The men weren't the only things alive in changing room. The mice used to eat the men's soap. Worse than the mice were the ticks. The ticks used to eat the men.

Speaking of food (were we?), eventually Eddie stopped taking food down into the mine. He used to eat a big breakfast and then just take liquids on his shift. Food caused cramps. And besides, there were no bathrooms down in the mine anyway.

I can't imagine doing what these men did down in the dark every day of their lives for money that probably wasn't really worth it. But then again, what choice did they have. 

The Cornwall coast. Chimneys against the Atlantic Ocean view.

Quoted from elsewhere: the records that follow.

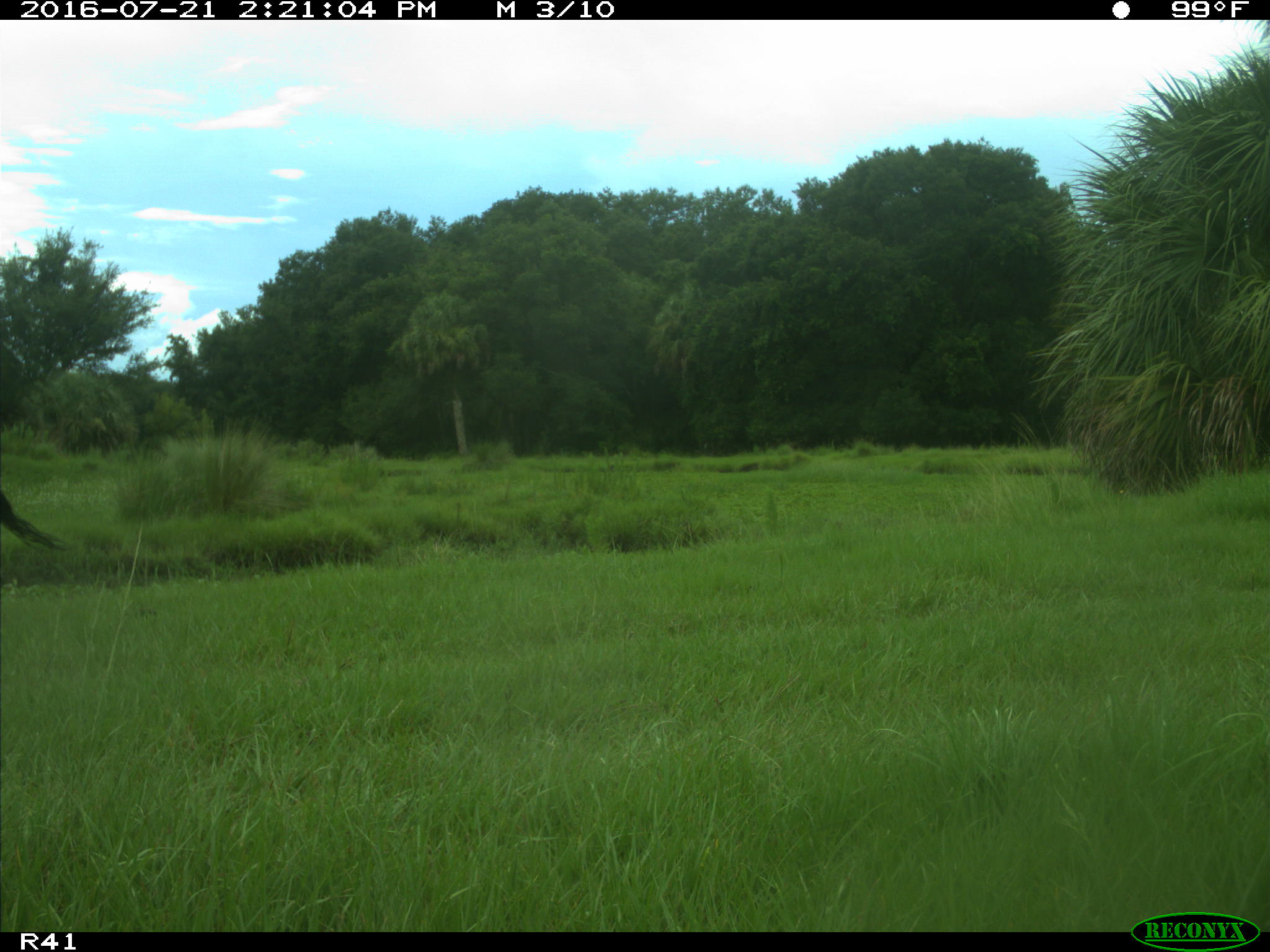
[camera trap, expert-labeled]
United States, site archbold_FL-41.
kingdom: Animalia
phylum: Chordata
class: Mammalia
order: Artiodactyla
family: Bovidae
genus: Bos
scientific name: Bos taurus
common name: domestic cow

So...pasties and a trip down a mine. That's not all we did in Cornwall. There were, after all, gardens and multiple cream teas and art galleries and museums and a huge domed botanical garden. But those two things are definitely part of our core Cornwall experience.

Before we ate our first (real, genuine) Cornish pasty and before we arrived at Geevor, we heard a Cornish tale about pasties and mining that may or may not be true. And it's all about the crimp really.

It is a well-established historical fact that pasties have been feeding working men at their jobs in Cornwall for decades, if not centuries, including in mines. Well maybe a century or a century and a half anyway. Tin mining is a hazardous occupation. And I'm not talking about the hernias or the falling or the mice or the ticks or the getting stuck in the cages. A byproduct of the tin mining process is the production of arsenic. And arsenic is, of course, poisonous. 

So eating in a mine where arsenic is in the air isn't exactly a great idea. I mean you don't want to accidentally ingest a bunch of toxic dust while you are taking a break from work (assuming you decide, unlike Eddie, that you still eat lunch down in the mine), right? 

Here's where the crimp comes in. Those grubby, arsenic-laden fingers can hang on to the crust on the edge of the pasty while you eat the pastry around the meat and veg and then you can just toss the crimp when you are done with lunch. Other than being totally scary that men are potentially ingesting arsenic (which I am sure went on anyway), it's a cool story right? Food evolving to meet the needs of society or something like that?

It's apparently a myth. Or a legend. Or maybe it's totally true and someone has artificially debunked it. That's all I got on this one.

Last bite of the chicken, bacon and leek pasty.